◆ Task description: Please list every cause of action that the text below says the plaintiffs' amended complaint contained.

◆ Text for analysis:
[Start of section]

As we approach the end of the year, we turn to reflecting on the events of the passing year. We do it here on the DDL blog with our best of and worst of posts. It is often a time to consider just how much (or how little) was accomplished in the course of a year. How much has changed (or stayed the same). In any event, a year marks a significant passage of time. Enough time to say – file a complaint with sufficient facts to support your claims (or not).
In Winkler v. Medtronic, Inc., 2019 WL 6052702 (D. MD. Nov. 15, 2019), the court was analyzing plaintiffs’ amended complaint. That’s because almost one year earlier the first complaint was dismissed for lacking “sufficient detail for the Court to determine the applicable limitations period . . . or whether any of the claims are preempted.” Winkler v. Medtronic, Inc., 2018 WL 6271055 (D. MD. Nov. 29, 2018). Back then, plaintiffs complained that “a more robust pleading is impossible absent discovery.” Id. at 4. The court disagreed. Specifically, the court noted that plaintiffs had the publicly available FDA Class III information on the device and they retained possession of the allegedly defective part of the device. Plaintiffs, therefore, had the tools to “exercise[e] due diligence,” amend their complaint, and then allow the court to analyze the question of preemption. Id. Well, two out of three of those things took place.
Plaintiffs filed their amended complaint. It contained causes of action for negligent manufacture, failure to warn, breach of warranty, strict liability, and wrongful death. Winkler, 2019 WL 6052702 at *3. At issue was a ventricular assistive system that had been implanted in the decedent’s heart to provide ventricular function while decedent awaited a heart transplant. A power failure caused the device to stop working and decedent suffered a fatal cardiac arrest. Id. at *1. The device was a pre-market approved, Class III device. Having gone through the rigors of pre-market approval, only a parallel violation claim may survive preemption.
Therefore, as an initial matter, the complaint must allege violations of FDA regulations related to the device at issue. The amended complaint contained only this single sentence with a vague reference to an unidentified FDA-standard: “Defectively manufactured batteries which fail to hold a charge due to faulty cells violate the standards required by the FDA for premarket approval of the [device].” Id. at *3. Where’s the specificity? Where’s the due diligence?

[End of section]

◆ Source data:
[Start of section]

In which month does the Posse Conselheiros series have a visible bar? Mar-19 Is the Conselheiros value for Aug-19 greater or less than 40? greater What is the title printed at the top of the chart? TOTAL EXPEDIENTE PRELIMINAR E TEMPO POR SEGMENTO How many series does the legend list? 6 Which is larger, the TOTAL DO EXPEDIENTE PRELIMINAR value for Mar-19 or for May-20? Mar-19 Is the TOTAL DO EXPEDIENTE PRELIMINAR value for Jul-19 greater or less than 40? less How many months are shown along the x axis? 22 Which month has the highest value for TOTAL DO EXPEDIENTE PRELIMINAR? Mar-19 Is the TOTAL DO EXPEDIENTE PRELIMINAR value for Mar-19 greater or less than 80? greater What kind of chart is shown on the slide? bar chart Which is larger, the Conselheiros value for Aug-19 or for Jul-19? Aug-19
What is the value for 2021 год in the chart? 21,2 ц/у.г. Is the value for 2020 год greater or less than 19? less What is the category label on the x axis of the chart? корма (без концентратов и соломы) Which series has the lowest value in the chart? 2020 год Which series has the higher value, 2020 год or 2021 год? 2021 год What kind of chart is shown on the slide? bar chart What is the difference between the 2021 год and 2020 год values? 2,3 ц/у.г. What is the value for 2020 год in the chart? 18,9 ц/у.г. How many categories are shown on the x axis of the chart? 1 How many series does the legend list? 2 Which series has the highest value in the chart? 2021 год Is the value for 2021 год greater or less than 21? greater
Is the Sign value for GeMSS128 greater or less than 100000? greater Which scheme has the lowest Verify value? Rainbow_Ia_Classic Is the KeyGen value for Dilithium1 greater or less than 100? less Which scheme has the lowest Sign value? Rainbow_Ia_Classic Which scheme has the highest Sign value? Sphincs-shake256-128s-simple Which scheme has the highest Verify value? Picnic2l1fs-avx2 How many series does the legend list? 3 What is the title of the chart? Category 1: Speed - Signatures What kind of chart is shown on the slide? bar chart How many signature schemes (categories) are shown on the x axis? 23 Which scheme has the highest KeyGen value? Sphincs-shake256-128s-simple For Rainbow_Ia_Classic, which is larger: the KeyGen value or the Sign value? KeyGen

[End of section]

◆ Answer space:
- Negligent manufacture
- Failure to warn
- Breach of warranty
- Strict liability
- Wrongful death